Going into an Indian restaurant, I never know what you’re supposed to do with some of the sauces such as “mint chutney” or even knowing that it’s called “mint chutney,” or if it has mint in it (it does), or what a chutney is!? Whatever it is, I put it on my tandoori chicken, but I wasn’t sure if you’re supposed to do that till I asked my Indian friend which he says “no because the chicken is coated in masala.” Not like you can’t use it on anything you damn well please, but some sauces and seasonings that go better with some types of meats than others, so here are my suggestions:

  • Red stuff aka “ume,” plum (more like an apricot): recommended for pork (delicious on pork belly), or even possibly chicken like the chicken meatballs since it’ll compliment the “shiso” (Perilla leaf) in the meatball.

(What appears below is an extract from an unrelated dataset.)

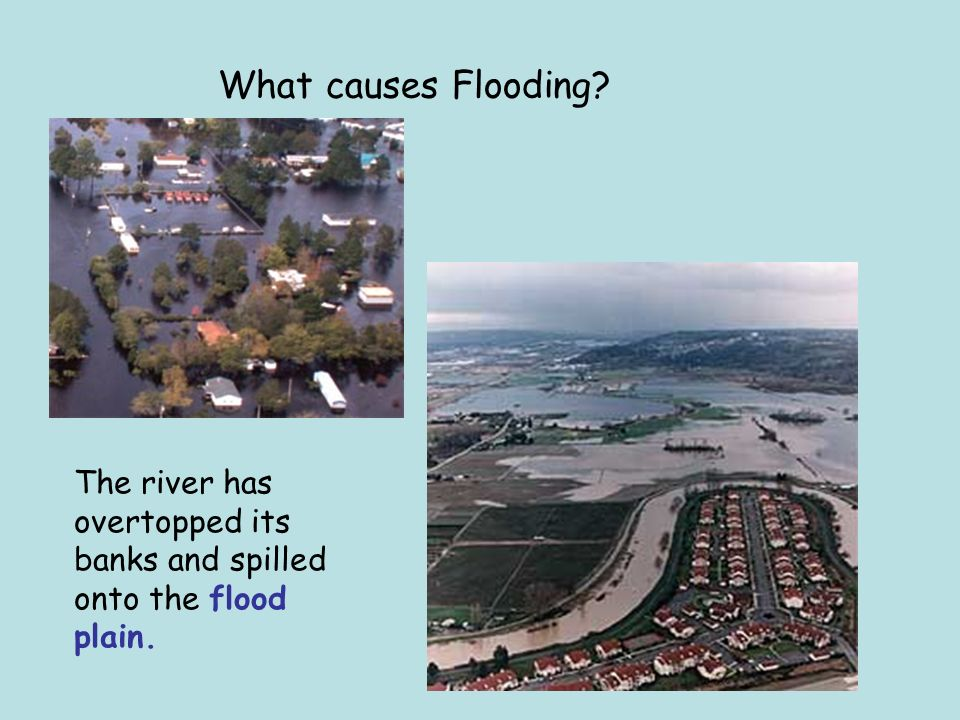 What causes Flooding The river has overtopped its banks and spilled onto the flood plain.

  • White stuff grated ninniku: Love garlic, but the only thing I could think of is the chicken possibly, maybe the chicken thighs.
  • Green stuff yuzu kosho: is great with a lot of things like pork, chicken, and seafood like scallops. This condiment, if it were to be marketed to the mainstream market correctly, it’d probably be up there with upwards the popularity of Sriracha sauce.
  • The tray: I don’t think I tasted it, but it must be their “tare” which is basically a teriyaki sauce – you know what to with this.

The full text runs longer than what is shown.